● **Material shown**:
-=-=-

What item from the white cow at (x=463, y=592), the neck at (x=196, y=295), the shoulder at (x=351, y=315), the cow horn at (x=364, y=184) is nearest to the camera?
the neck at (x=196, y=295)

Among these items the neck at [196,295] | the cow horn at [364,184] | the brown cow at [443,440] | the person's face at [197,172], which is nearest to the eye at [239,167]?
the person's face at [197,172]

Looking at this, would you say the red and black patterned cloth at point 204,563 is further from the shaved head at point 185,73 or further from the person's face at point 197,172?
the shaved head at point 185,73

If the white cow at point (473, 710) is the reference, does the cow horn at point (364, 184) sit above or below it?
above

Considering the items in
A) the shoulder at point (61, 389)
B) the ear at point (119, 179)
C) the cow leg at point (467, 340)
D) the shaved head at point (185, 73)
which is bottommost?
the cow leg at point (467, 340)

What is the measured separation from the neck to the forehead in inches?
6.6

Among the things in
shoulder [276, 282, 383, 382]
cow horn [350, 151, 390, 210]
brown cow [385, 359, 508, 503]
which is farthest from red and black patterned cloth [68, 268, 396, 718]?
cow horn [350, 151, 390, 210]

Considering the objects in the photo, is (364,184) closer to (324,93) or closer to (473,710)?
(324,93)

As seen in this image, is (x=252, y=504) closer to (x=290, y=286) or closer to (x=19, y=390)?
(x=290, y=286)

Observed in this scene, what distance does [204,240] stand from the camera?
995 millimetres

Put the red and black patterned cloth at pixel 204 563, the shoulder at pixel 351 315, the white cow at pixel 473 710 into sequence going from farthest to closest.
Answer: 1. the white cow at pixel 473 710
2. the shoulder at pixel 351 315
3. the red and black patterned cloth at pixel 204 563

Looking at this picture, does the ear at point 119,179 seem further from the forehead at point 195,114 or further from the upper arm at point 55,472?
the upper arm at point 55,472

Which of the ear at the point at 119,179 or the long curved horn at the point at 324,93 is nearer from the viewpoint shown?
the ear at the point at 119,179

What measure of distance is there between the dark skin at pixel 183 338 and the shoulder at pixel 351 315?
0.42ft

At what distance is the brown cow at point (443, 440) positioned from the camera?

-=-=-

Convert every line of the material above into a JSON array of strings, with one string per line and no blank lines.

● **Result for this exercise**:
[
  "What item from the white cow at (x=463, y=592), the neck at (x=196, y=295), the shoulder at (x=351, y=315), the cow horn at (x=364, y=184) is nearest to the camera?",
  "the neck at (x=196, y=295)",
  "Among these items the neck at [196,295] | the cow horn at [364,184] | the brown cow at [443,440] | the person's face at [197,172], which is nearest to the eye at [239,167]?",
  "the person's face at [197,172]",
  "Looking at this, would you say the red and black patterned cloth at point 204,563 is further from the shaved head at point 185,73 or further from the person's face at point 197,172?",
  "the shaved head at point 185,73",
  "If the white cow at point (473, 710) is the reference, does the cow horn at point (364, 184) sit above or below it?",
  "above",
  "Considering the items in",
  "A) the shoulder at point (61, 389)",
  "B) the ear at point (119, 179)",
  "C) the cow leg at point (467, 340)",
  "D) the shaved head at point (185, 73)",
  "which is bottommost?",
  "the cow leg at point (467, 340)",
  "What is the measured separation from the neck to the forehead in inches?",
  "6.6",
  "Among the things in",
  "shoulder [276, 282, 383, 382]",
  "cow horn [350, 151, 390, 210]",
  "brown cow [385, 359, 508, 503]",
  "which is farthest from red and black patterned cloth [68, 268, 396, 718]?",
  "cow horn [350, 151, 390, 210]",
  "Considering the objects in the photo, is (364,184) closer to (324,93) or closer to (473,710)?",
  "(324,93)",
  "As seen in this image, is (x=252, y=504) closer to (x=290, y=286) or closer to (x=19, y=390)?",
  "(x=290, y=286)",
  "Observed in this scene, what distance does [204,240] stand from the camera?",
  "995 millimetres",
  "Put the red and black patterned cloth at pixel 204 563, the shoulder at pixel 351 315, the white cow at pixel 473 710 into sequence going from farthest to closest.",
  "Answer: 1. the white cow at pixel 473 710",
  "2. the shoulder at pixel 351 315",
  "3. the red and black patterned cloth at pixel 204 563",
  "Looking at this picture, does the ear at point 119,179 seem further from the forehead at point 195,114 or further from the upper arm at point 55,472?",
  "the upper arm at point 55,472",
  "Which of the ear at the point at 119,179 or the long curved horn at the point at 324,93 is nearer from the viewpoint shown?",
  "the ear at the point at 119,179",
  "What measure of distance is there between the dark skin at pixel 183 338 and the shoulder at pixel 351 315?",
  "0.42ft",
  "At what distance is the brown cow at point (443, 440) positioned from the camera?"
]